The Military Sealift Command’s oceanographic survey ship USNS HENSON (T-AGS 63) served as the platform for the search off the coast of Flamborough Head, England, while a team of representatives from OTF, the Naval Oceanographic Office, the U.S. Naval Academy, and the Naval History and Heritage Command conducted the search and identification. The team used state-of-the-art underwater survey technology to map the ocean floor and a free-swimming underwater vehicle, a REMUS 600 equipped with side-scan and multibeam radar, to conduct underwater searches. The Office of Naval Research’s underwater vehicle Bluefin BMI equipped with bottom object scanning sonar, was also used. A computer program developed by the faculty of the U.S. Naval Academy integrated historical data, weather and tidal information, crew actions and last known position to establish where the ship might have sunk. Four midshipmen from the U.S. Naval Academy participated in the survey. They made significant contributions to the mission, and the survey team appreciated having four extra sets of eyes and hands to help out 24/7. All of the midshipmen had excelled the Academy’s online course, titled “Historic Shipwrecks,” which was developed by the Ocean Technology Foundation.
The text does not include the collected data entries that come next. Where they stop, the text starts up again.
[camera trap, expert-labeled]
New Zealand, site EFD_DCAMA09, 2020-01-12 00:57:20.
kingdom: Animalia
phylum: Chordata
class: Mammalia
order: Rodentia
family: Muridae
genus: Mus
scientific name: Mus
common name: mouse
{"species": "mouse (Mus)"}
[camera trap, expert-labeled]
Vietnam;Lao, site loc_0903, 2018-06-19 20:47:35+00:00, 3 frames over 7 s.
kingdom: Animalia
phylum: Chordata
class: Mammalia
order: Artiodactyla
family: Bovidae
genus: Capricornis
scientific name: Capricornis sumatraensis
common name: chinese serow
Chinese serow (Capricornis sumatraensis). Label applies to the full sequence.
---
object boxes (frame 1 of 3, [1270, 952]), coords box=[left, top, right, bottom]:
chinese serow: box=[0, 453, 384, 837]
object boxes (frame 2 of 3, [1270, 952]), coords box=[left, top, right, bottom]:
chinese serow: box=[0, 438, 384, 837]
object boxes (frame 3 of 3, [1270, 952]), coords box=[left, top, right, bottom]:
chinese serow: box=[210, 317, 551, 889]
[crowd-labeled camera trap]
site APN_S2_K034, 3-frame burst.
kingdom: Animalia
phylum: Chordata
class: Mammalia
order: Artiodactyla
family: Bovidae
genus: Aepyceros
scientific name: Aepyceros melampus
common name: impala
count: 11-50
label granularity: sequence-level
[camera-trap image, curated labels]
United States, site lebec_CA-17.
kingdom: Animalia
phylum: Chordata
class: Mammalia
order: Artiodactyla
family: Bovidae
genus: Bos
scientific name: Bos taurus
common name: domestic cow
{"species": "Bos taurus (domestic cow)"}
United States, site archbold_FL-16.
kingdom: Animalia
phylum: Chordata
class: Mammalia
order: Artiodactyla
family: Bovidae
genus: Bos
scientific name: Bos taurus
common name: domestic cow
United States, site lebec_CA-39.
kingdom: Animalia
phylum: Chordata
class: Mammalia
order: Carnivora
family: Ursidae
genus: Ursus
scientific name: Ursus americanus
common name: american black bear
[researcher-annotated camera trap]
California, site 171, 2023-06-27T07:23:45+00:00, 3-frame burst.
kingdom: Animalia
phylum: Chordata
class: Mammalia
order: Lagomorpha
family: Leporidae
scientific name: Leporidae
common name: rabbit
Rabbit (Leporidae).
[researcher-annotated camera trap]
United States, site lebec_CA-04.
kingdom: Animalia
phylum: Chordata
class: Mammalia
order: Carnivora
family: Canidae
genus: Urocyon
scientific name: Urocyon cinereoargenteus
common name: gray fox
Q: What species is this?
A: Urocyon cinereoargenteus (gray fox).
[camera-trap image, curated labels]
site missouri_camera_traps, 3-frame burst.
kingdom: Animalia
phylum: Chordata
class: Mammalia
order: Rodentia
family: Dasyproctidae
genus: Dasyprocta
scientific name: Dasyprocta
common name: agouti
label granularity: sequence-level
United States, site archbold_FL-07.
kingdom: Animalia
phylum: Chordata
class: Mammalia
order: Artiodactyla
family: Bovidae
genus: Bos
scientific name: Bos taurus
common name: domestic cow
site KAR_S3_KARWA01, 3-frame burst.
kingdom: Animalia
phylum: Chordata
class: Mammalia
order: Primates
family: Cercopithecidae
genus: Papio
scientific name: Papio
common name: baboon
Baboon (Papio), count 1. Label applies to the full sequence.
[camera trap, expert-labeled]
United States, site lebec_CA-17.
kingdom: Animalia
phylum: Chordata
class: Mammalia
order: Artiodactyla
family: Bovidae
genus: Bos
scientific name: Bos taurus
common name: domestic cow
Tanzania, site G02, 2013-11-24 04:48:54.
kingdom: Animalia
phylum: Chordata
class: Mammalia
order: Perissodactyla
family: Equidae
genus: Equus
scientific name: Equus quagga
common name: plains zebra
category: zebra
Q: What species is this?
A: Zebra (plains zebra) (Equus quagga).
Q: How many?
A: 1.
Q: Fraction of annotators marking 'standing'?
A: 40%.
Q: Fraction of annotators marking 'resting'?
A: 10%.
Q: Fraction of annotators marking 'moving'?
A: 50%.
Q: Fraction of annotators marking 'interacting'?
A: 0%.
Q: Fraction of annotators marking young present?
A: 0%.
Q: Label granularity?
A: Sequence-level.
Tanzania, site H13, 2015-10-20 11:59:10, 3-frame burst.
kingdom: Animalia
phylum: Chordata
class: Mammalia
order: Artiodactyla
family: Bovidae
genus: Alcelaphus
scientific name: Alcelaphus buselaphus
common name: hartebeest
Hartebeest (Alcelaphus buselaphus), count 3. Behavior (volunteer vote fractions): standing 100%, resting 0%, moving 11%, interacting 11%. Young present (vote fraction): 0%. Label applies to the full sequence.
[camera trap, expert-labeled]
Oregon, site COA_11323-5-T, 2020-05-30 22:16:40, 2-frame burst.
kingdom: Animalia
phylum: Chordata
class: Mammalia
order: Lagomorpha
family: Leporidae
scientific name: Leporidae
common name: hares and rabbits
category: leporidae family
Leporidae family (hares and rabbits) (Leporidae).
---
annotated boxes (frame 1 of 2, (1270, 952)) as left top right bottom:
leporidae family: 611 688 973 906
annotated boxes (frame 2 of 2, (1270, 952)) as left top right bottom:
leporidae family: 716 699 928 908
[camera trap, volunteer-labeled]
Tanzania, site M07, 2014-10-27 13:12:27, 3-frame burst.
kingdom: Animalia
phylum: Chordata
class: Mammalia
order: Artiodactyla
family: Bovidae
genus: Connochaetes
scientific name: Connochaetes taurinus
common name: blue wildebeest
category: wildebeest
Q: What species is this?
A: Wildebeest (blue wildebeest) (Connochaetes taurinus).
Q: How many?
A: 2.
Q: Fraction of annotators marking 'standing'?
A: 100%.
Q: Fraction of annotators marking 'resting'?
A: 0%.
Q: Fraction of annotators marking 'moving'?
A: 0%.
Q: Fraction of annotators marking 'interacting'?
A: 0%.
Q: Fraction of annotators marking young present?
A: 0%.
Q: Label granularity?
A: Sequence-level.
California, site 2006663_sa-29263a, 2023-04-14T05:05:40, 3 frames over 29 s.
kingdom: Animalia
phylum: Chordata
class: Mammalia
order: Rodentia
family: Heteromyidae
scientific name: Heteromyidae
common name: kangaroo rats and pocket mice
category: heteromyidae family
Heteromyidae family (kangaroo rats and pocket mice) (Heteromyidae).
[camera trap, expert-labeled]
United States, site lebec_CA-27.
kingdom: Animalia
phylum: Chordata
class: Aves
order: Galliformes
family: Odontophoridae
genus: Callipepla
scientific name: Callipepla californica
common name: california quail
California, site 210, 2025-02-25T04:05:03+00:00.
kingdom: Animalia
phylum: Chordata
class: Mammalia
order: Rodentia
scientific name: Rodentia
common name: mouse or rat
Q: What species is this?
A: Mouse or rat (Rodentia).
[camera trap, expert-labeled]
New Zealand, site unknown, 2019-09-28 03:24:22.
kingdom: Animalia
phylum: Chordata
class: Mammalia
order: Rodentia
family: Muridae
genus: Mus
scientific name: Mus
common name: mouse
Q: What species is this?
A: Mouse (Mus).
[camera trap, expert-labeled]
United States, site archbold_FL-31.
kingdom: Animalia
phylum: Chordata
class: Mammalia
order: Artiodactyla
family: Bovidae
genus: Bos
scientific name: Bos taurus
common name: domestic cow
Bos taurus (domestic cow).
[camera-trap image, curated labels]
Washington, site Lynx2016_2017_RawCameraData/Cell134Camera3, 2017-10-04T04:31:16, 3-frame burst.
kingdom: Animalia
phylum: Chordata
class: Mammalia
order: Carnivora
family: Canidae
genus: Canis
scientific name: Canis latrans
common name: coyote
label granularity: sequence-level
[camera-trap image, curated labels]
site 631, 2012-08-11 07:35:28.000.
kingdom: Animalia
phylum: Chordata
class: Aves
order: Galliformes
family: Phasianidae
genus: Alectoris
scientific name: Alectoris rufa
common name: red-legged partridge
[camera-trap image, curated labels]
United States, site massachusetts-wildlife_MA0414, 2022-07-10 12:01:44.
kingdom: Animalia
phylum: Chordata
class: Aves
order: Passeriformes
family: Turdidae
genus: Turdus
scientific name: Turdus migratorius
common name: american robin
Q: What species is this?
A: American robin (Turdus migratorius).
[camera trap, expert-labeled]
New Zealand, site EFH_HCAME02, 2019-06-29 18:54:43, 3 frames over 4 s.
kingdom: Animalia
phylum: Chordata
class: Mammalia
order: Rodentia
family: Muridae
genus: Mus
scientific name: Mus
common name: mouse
BONHOMME RICHARD, the ship commanded by U.S. naval hero John Paul Jones, was lost off the coast of England in 1779 after a decisive battle with HMS SERAPIS, during which Jones shouted his famous words “I have not yet begun to fight.” Although Jones emerged victorious, his ship was damaged in the battle and sunk 36 hours later.
The BONHOMME RICHARD was originally a merchant ship built in France in 1765 for the French East India Company. In that capacity she sailed between France and the Orient until purchased by King Louis XVI of France in early 1779 and placed under the command John Paul Jones. Jones renamed the ship BONHOMME RICHARD, to honor Benjamin Franklin, the American Commissioner at Paris whose Poor Richard’s Almanac had been published in France. At a length of 152 feet, the vessel had a complement 380 men and an armament of six 18-pounders, twenty-eight 12-pounders, and eight 9-pound cannons.
This is the fifth expedition organized by the Ocean Technology Foundation and the most substantial support by Navy assets. The number of other wrecks in the area and a century of fishing trawling operations have complicated previous searches. The Office of Naval Research has previously provided some funding and the NR-1 research submarine to the 2008 expedition. The Naval History and Heritage Command’s underwater archeology branch has been involved in all previous expeditions but this is the first time the U.S. Navy’s Military Sealift Command has provided an oceanographic survey ship and crew.